[Prompt]: Each entry below should be restated word for word, without any picture it contains.

[Material provided]:
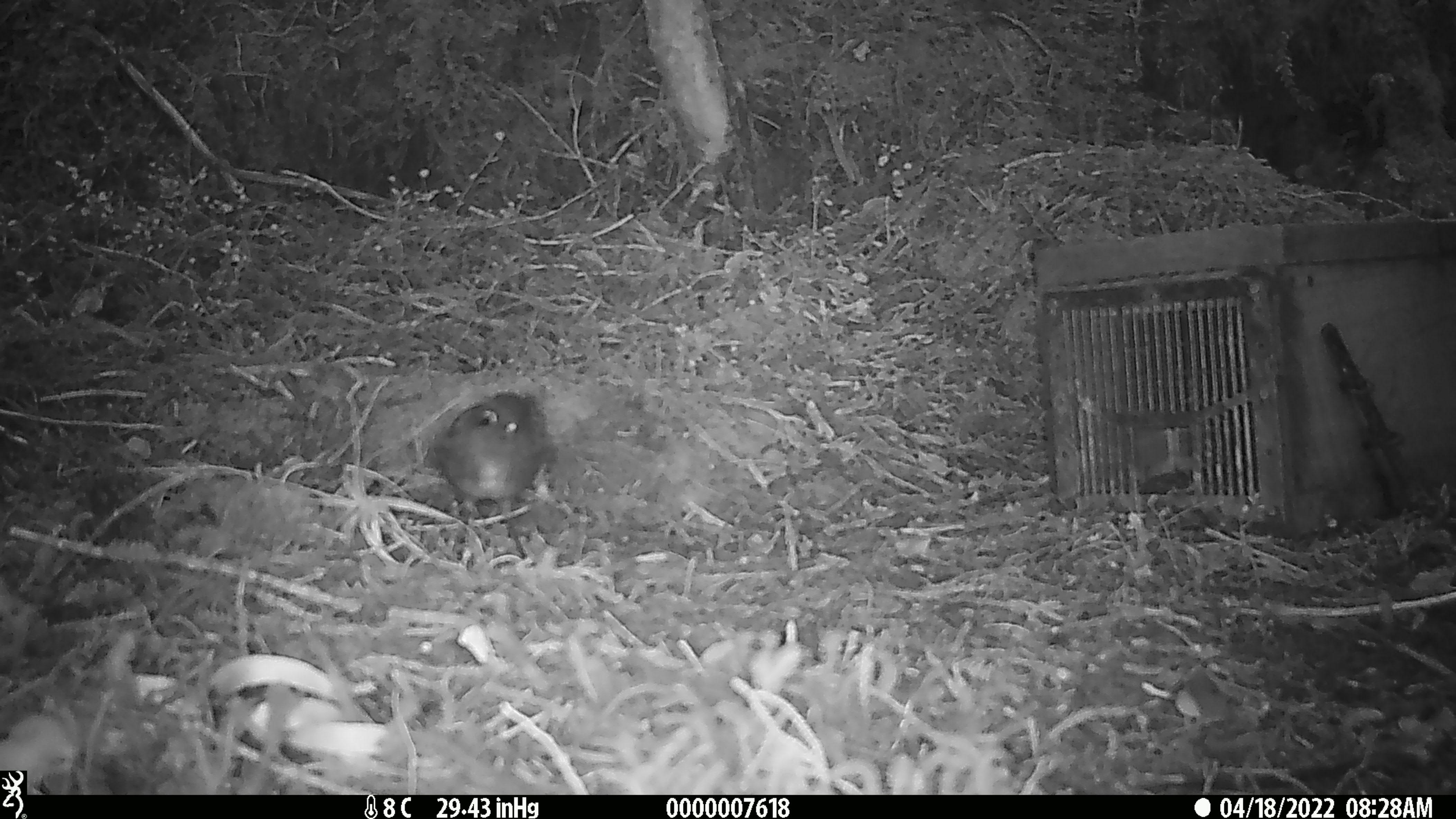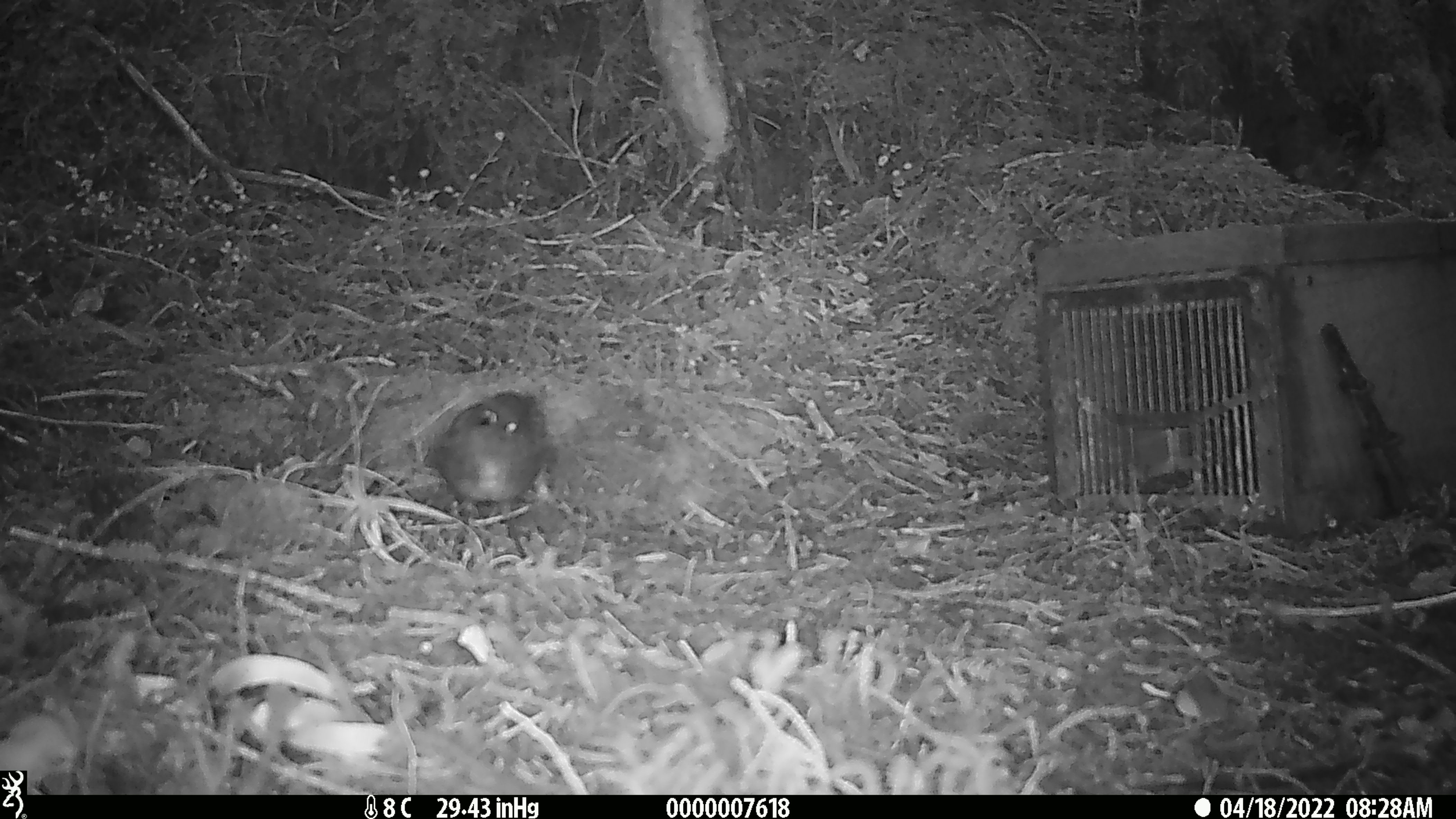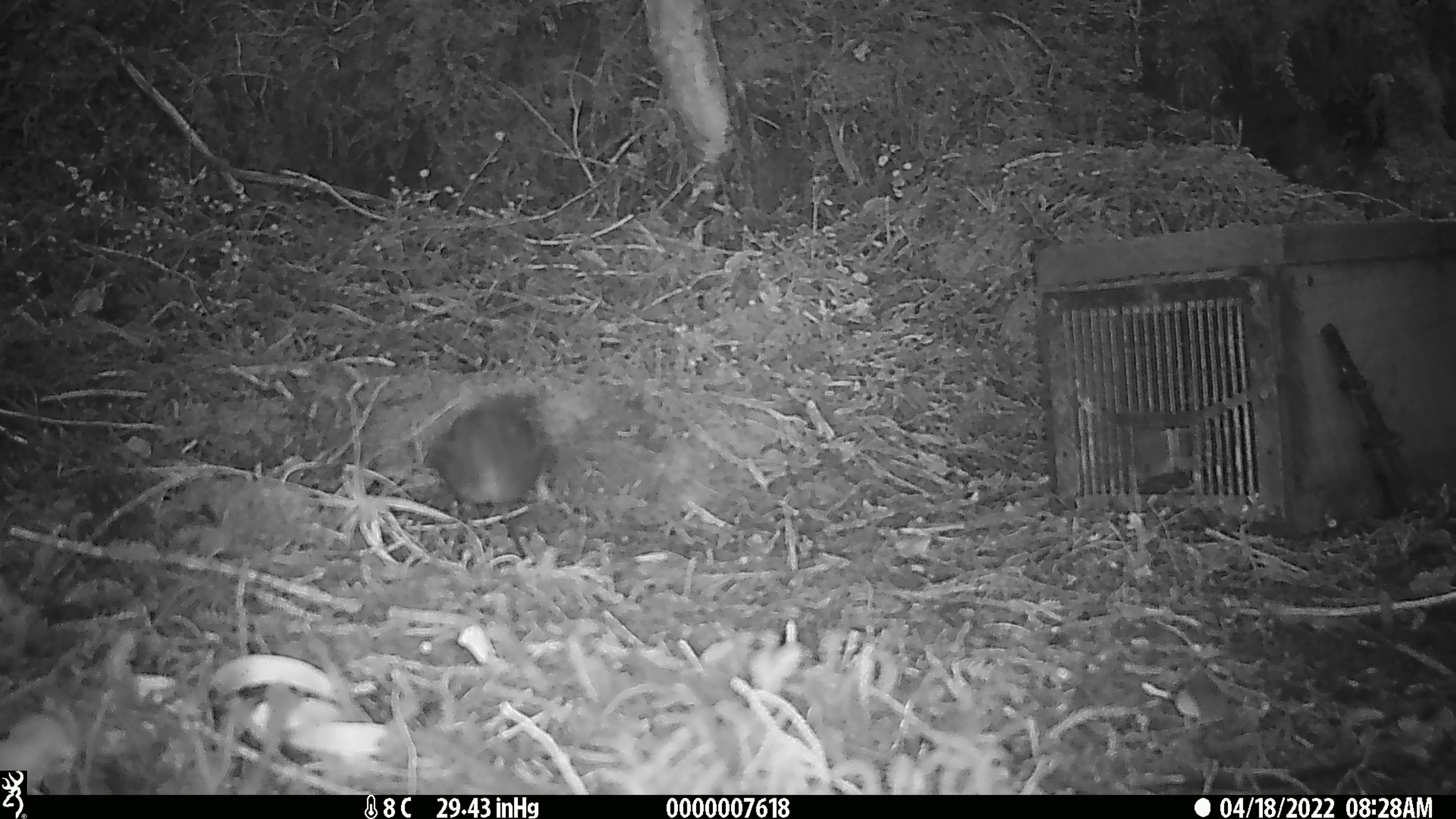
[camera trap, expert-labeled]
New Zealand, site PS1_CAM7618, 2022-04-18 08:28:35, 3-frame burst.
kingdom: Animalia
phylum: Chordata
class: Aves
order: Passeriformes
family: Petroicidae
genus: Petroica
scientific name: Petroica australis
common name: new zealand robin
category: robin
Robin (new zealand robin) (Petroica australis).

[Exercise result]:
[camera trap, expert-labeled]
New Zealand, site PS1_CAM7618, 2022-04-18 08:28:35, 3-frame burst.
kingdom: Animalia
phylum: Chordata
class: Aves
order: Passeriformes
family: Petroicidae
genus: Petroica
scientific name: Petroica australis
common name: new zealand robin
category: robin
Robin (new zealand robin) (Petroica australis).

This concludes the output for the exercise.